§ WRITTEN TASK
Answer these questions from the bulk postage text:
1. What does Form 3602 summarize?
2. Which private carrier did SG Print use to ship mail to destination post offices?
3. In the second scheme, what did Beckman remove from USPS's sets?

Bulk postage can be paid using several methods. One method is affixing a unique authorized mailing permit imprint indicia on the mail itself. Another method is using stamps. The mailer must prepare a Form 8125 for each destination post office, listing the method of payment for each piece mailed to that post office, and a Form 3602, which summarizes the Form 8125s. The bulk mailer must deliver the mailing and two sets of each form to a postal worker, who is responsible for verifying the accuracy of the forms. Postal employees stamp one set of the forms and return them to the mailer, keeping the other set for USPS records. The mailer pays the total postage due, minus the value of any stamps used, as indicated on the Form 3602.
The mailer has the option of transporting the mail to the destination post offices instead of having USPS do so. SG Print shipped the mail, along with the stamped Form 8125s, to destination post offices using UPS, a private carrier. The Form 8125s indicated SG Print paid the postage. Festus postal employees never verified SG Print’s mail matched the forms.
In the first scheme, Beckman, at Gray’s direction, claimed on the postal forms that SG Print had used an inflated number of stamps, thereby decreasing the net postage due. Gray switched schemes after Tremusini told him of a USPS investigation into his activities. In the second scheme, Gray had Beckman remove some of the Form 8125s from USPS’s sets. As a result, postal employees stamped as paid numerous Form 8125s that were not actually paid, allowing SG Print to mail the items listed on the missing Form 8125s for free.

Rows from a spatial reasoning dataset
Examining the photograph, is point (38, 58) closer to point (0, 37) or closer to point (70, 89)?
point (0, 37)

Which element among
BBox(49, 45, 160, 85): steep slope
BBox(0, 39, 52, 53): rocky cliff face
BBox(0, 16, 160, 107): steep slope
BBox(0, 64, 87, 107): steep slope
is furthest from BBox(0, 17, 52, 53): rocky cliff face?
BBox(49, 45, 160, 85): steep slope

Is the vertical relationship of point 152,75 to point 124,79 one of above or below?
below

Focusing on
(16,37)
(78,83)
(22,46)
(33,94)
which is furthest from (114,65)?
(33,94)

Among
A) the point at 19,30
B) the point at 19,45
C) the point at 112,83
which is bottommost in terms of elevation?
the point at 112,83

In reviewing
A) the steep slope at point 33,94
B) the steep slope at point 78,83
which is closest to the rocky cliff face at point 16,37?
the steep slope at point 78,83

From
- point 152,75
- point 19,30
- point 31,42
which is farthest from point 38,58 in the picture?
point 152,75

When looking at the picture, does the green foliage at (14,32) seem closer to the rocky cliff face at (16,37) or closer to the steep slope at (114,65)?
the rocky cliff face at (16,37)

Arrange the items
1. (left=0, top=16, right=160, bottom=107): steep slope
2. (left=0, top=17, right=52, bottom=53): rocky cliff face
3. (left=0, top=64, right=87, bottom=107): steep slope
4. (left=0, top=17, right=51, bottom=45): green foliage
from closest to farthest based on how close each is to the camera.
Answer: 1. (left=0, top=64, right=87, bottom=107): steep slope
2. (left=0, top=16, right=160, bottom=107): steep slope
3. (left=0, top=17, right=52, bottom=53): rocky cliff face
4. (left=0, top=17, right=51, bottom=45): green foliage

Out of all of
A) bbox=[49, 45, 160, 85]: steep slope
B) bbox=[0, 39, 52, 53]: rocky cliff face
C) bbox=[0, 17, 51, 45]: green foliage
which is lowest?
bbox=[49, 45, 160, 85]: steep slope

§ EXERCISE OUTPUT
1. The Form 8125s.
2. UPS.
3. Some of the Form 8125s.